Concernant l’équipe, Spike Lee souligne que la plus grande difficulté, après celle du financement, était de dénicher l’acteur qui jouerait le rôle du petit garçon italien incarné par Mateo Sciabordi.

«Le défi était le rôle de l’enfant. J’ai passé plusieurs nuits blanches à penser que si nous ne trouvions pas l’enfant qu’il nous fallait, ça ne marcherait pas», fait savoir Lee. «Nous avons eu des auditions ouvertes au public à Florence pour trouver le garçon. Cinq mille enfants se sont présentés. Je n’ai vu que les 100 finalistes», décrit le réalisateur de Malcolm X.

À la fin, Mateo Sciabordi a été choisi pour le rôle.

«Nous avons eu la chance d’avoir Mateo. Il n’avait jamais joué auparavant, mais il possède les qualités, la sensibilité, l’intelligence, le visage, l’innocence nécessaire pour un enfant acteur jouant ce rôle», juge-t-il.

«Mateo a donné une grande performance», renchérit-il.
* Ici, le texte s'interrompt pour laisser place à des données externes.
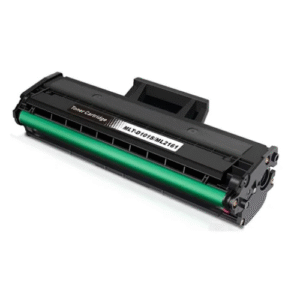 Samsung 104 – Tóner Compatible Negro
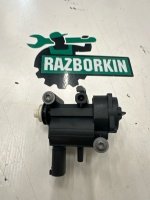 Активатор замка багажника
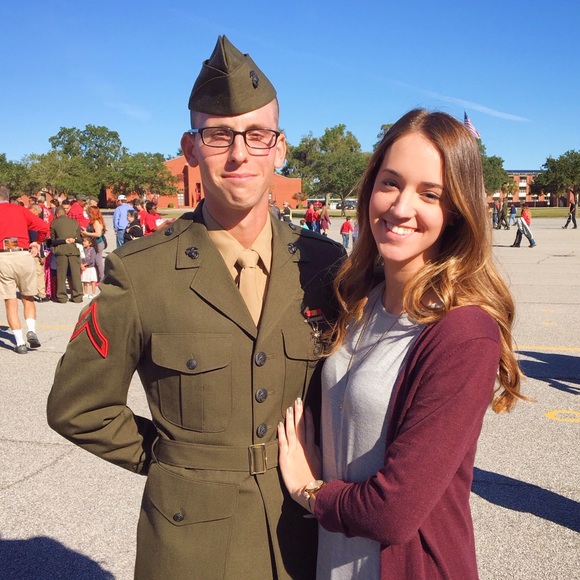 Meet your Posher, Gabrielle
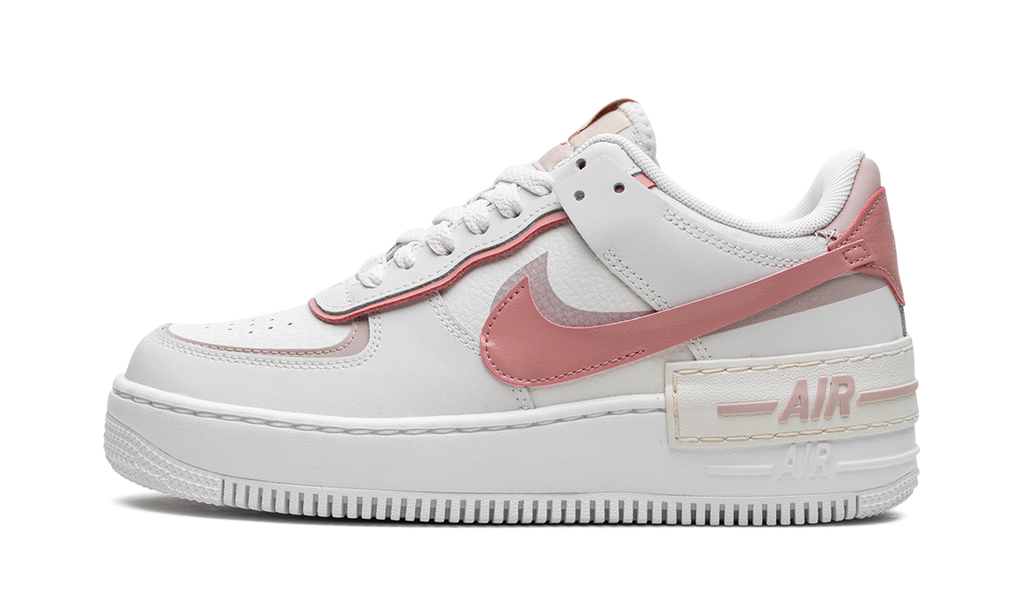 Nike AIR FORCE 1 LO SHADO WMNS Phantom Pink Oxford DZ1847 001
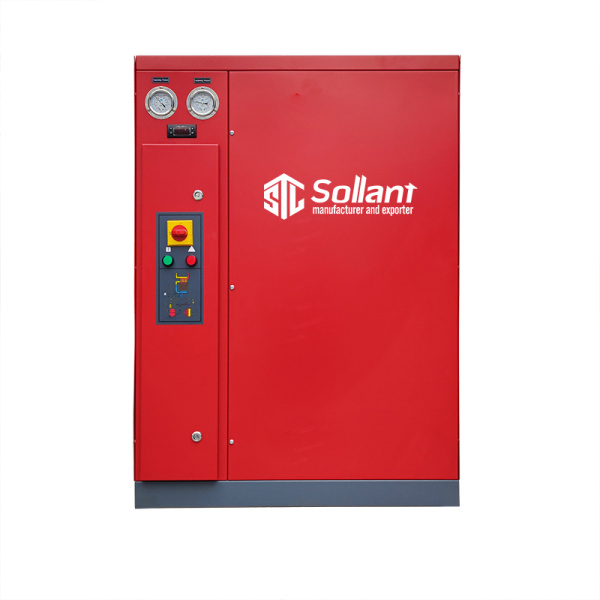 Рефрижераторный осушитель SLT-18.5-1.6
La controverse Eastwood/John Wayne

Au Festival du film de Venise, la controverse enflait dans les médias suite à la critique de Spike Lee à l’égard de Clint Eastwood qui n’a inclus aucun Afro-américain dans ces deux derniers films sur la Seconde Guerre mondiale, Flags of our Fathers et Letters from Iwo Jima. «Il n’y avait aucun acteur noir à l’écran» dans ces deux films, déclarait Spike Lee.

Au TIFF, sans aborder directement la controverse avec Eastwood, Lee évoque un thème similaire lorsqu’il critique la représentation hollywoodienne de la Seconde Guerre mondiale.

«Ce n’est pas un hasard que ça [Miracle at St. Anna] débute par The Longest Day avec John Wayne. Ça, c’est la mythologie Hollywoodienne… et [Miracle at St. Anna] est la réfutation de la mythologie d’Hollywood qui dénigre les autres. Nous devons changer cela. Nous ne pouvons pas continuer à produire ces mensonges encore et encore, et les jeunes en grandissant n’ont aucune idée que ces choses se sont passées», déplore le réalisateur ayant grandi a Brooklyn.

«Je n’essaie pas de rabaisser un homme, parce que ce n’était pas de sa faute. Mais il a été construit pour représenter les États-Unis, et si vous regardez la mythologie de la Seconde Guerre mondiale, ils [les Afro-américains] ne sont pas inclus», se désole Lee.

«Au printemps prochain, George Lucas va finalement faire ce film à propos de ce soldat de Tuskegee [ville d’Alabama]. Il est à espérer que ce film et le mien amèneront du changement», conclut-il.